● Set exercise:
Reproduce the complete page on multilevel regression and poststratification word for word, with no changes.

● Page extract:
──────────────────────────────

Who is Mister P?
June 11, 2017 2:00 PM   Subscribe

The catchily-named Multilevel Regression and Poststratification (MRP or Mr. P) is a newish technique for estimating opinion in states, cities, or legislative districts too numerous for there to be really solid sample sizes in every one of them. Yougov.uk recently used an MRP model to be among the first successfully predicting a hung parliament, getting about 93\% of constituencies right. Why do MRP? How does it work?

Among the bits of math governing how sampling and polling work is the Central Limit Theorem, which tells us that sample means (like the percentage of a sample that like X) are very well-behaved and are very good predictors of population means. Mostly the Central Limit Theorem is proof that God loves us and wants us to be happy, but there is an occasional dark lining to that silver cloud. The way the math falls out, it doesn't matter very much how big the population you're interested in is, you still need to sample about a thousand people to get really reliable estimates. You need a thousand Americans to make a good estimate of Americans, you need a thousand Vermonsters to make a good estimate of Vermonsters, and you need a thousand of the 60-75000 voters in UK constituencies like Bootle, Tooting, or Great Grimsby to make good estimates of their opinions.

What this means is that if you want really good estimates of American vote intention, you need about 50x100=50000 respondents. While a few big surveys like the NAES and CCES actually do this, their results aren't really available until after the election. If you want really good estimates for US House or UK Commons elections, you're basically fucked -- you'd need 435000 or 650000 respondents, and that would be really expensive.

Developed by David Park, Andrew Gelman, and Joseph Bafumi, and "popularized" by Jeff Lax and Justin Phillips, MRP is a way of leveraging the limited survey data you have, in combination with other information about the subdivisions you're looking at, to intelligently estimate opinion in those subdivisions with only a relative few -- say 50-100 -- respondents in each subdivision.

──────────────────────────────

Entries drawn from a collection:
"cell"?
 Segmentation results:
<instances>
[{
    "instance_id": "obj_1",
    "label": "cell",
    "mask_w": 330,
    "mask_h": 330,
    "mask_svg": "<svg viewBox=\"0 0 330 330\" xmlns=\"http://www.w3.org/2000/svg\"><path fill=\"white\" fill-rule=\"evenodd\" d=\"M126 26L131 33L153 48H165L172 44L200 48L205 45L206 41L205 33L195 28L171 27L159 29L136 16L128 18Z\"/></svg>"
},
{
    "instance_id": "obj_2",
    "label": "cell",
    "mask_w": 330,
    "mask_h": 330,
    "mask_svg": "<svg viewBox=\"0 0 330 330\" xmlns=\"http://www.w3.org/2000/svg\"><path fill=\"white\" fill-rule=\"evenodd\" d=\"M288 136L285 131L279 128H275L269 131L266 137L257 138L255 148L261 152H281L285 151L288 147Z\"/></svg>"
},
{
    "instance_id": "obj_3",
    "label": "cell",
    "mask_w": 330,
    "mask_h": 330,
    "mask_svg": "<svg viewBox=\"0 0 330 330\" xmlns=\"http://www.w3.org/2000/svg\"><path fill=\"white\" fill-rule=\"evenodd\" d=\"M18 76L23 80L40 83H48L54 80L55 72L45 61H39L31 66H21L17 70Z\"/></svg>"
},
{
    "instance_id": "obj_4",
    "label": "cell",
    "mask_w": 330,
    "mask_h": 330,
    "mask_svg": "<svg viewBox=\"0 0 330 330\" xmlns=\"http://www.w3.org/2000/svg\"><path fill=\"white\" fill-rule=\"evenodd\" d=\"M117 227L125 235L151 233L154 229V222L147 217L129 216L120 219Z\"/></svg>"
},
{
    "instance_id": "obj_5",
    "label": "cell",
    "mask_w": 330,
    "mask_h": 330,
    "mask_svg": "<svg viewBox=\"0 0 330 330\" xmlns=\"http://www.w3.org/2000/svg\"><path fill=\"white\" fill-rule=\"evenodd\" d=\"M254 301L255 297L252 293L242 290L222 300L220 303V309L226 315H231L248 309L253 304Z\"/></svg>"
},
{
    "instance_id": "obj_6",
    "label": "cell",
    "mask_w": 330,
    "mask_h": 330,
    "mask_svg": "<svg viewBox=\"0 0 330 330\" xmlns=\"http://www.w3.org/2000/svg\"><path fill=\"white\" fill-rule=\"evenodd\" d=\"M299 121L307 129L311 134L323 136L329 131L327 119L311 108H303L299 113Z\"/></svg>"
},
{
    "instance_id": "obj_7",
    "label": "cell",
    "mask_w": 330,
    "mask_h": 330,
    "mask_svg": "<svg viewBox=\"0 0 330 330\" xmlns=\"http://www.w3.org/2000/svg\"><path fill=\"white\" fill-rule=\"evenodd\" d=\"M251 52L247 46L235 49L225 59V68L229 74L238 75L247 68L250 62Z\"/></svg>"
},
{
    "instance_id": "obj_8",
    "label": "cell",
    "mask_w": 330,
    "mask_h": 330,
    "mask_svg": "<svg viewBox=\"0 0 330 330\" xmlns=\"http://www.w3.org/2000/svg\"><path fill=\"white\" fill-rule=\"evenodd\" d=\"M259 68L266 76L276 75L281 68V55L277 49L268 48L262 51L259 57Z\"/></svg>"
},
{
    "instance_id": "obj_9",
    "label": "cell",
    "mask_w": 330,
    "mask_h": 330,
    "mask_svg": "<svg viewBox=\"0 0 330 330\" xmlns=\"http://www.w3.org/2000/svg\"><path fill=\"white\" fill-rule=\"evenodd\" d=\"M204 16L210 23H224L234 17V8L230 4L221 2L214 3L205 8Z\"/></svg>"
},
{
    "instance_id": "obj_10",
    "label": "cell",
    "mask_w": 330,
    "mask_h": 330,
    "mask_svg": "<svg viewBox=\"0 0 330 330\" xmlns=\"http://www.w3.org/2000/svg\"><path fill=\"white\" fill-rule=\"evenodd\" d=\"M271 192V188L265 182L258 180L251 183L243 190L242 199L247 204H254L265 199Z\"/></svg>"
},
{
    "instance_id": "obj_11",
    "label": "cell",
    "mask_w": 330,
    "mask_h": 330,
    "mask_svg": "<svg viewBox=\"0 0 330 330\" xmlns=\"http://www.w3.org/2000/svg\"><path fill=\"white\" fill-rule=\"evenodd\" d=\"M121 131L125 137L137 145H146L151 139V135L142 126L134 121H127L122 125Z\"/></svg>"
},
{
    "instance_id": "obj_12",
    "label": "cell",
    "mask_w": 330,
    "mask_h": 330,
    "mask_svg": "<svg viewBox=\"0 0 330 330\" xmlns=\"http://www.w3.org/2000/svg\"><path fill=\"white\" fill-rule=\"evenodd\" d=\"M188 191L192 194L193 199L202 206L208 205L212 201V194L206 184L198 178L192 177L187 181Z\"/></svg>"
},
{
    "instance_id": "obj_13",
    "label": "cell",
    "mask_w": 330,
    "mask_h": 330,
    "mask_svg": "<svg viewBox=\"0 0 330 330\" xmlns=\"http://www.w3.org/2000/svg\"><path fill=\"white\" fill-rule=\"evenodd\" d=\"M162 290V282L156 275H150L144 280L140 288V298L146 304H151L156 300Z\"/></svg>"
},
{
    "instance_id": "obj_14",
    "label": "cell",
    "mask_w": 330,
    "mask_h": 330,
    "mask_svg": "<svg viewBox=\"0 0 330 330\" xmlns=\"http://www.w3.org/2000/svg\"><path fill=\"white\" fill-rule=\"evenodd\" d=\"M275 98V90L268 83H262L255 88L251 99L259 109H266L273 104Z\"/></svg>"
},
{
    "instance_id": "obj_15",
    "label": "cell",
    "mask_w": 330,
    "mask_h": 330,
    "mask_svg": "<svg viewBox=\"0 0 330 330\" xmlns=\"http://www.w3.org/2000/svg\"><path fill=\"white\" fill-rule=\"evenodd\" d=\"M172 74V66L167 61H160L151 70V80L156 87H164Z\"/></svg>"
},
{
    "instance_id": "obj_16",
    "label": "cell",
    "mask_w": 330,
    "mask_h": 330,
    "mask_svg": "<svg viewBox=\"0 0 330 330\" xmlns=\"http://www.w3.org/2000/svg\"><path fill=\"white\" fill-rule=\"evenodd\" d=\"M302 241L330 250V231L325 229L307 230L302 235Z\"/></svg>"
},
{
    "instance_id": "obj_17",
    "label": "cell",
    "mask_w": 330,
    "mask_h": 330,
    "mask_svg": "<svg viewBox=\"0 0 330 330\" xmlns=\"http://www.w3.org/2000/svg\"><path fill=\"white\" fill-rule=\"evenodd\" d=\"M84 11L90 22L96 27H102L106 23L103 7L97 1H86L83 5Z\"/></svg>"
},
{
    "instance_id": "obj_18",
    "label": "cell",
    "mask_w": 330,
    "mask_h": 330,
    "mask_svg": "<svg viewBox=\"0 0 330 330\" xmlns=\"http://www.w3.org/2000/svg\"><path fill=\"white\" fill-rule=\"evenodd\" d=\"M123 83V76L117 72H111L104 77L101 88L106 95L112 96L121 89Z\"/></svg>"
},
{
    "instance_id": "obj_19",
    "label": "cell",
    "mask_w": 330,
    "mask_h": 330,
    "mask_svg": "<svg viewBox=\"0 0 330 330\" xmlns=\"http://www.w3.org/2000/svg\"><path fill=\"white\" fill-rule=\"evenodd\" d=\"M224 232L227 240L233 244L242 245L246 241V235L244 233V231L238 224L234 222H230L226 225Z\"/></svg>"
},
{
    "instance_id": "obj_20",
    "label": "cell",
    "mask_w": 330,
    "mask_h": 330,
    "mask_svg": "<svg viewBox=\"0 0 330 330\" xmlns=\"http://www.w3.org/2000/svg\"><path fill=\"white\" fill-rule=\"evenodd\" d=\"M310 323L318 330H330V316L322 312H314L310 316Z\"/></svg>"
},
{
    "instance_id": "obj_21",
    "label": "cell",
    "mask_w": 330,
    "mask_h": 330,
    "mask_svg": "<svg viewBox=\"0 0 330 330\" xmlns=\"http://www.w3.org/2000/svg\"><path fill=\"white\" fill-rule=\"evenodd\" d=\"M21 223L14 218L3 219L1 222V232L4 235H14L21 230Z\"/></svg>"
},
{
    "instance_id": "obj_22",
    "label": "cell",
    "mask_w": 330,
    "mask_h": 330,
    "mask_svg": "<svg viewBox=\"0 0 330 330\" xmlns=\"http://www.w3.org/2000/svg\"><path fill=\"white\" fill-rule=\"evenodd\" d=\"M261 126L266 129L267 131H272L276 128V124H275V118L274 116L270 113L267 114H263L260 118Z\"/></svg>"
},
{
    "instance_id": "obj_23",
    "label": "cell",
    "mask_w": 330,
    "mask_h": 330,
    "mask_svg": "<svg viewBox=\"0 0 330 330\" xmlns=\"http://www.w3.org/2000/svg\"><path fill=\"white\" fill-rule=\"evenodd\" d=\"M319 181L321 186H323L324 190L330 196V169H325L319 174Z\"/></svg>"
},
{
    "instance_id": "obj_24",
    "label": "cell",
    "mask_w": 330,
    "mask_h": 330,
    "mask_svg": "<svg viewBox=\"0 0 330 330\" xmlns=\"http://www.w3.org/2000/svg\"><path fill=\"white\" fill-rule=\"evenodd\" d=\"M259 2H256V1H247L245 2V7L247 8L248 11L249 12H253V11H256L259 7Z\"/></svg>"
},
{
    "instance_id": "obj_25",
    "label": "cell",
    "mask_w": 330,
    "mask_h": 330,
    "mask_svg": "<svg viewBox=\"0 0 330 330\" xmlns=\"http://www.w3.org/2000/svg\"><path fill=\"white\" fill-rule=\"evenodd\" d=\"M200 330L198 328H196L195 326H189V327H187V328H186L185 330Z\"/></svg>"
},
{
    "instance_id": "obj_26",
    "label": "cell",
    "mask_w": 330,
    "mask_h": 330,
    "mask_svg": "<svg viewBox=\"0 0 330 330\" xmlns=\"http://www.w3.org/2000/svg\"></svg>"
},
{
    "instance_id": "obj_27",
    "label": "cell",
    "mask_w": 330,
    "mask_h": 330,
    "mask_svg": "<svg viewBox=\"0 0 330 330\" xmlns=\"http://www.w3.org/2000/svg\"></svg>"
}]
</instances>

──────────────────────────────

● Written answer:
Who is Mister P?
June 11, 2017 2:00 PM   Subscribe

The catchily-named Multilevel Regression and Poststratification (MRP or Mr. P) is a newish technique for estimating opinion in states, cities, or legislative districts too numerous for there to be really solid sample sizes in every one of them. Yougov.uk recently used an MRP model to be among the first successfully predicting a hung parliament, getting about 93\% of constituencies right. Why do MRP? How does it work?

Among the bits of math governing how sampling and polling work is the Central Limit Theorem, which tells us that sample means (like the percentage of a sample that like X) are very well-behaved and are very good predictors of population means. Mostly the Central Limit Theorem is proof that God loves us and wants us to be happy, but there is an occasional dark lining to that silver cloud. The way the math falls out, it doesn't matter very much how big the population you're interested in is, you still need to sample about a thousand people to get really reliable estimates. You need a thousand Americans to make a good estimate of Americans, you need a thousand Vermonsters to make a good estimate of Vermonsters, and you need a thousand of the 60-75000 voters in UK constituencies like Bootle, Tooting, or Great Grimsby to make good estimates of their opinions.

What this means is that if you want really good estimates of American vote intention, you need about 50x100=50000 respondents. While a few big surveys like the NAES and CCES actually do this, their results aren't really available until after the election. If you want really good estimates for US House or UK Commons elections, you're basically fucked -- you'd need 435000 or 650000 respondents, and that would be really expensive.

Developed by David Park, Andrew Gelman, and Joseph Bafumi, and "popularized" by Jeff Lax and Justin Phillips, MRP is a way of leveraging the limited survey data you have, in combination with other information about the subdivisions you're looking at, to intelligently estimate opinion in those subdivisions with only a relative few -- say 50-100 -- respondents in each subdivision.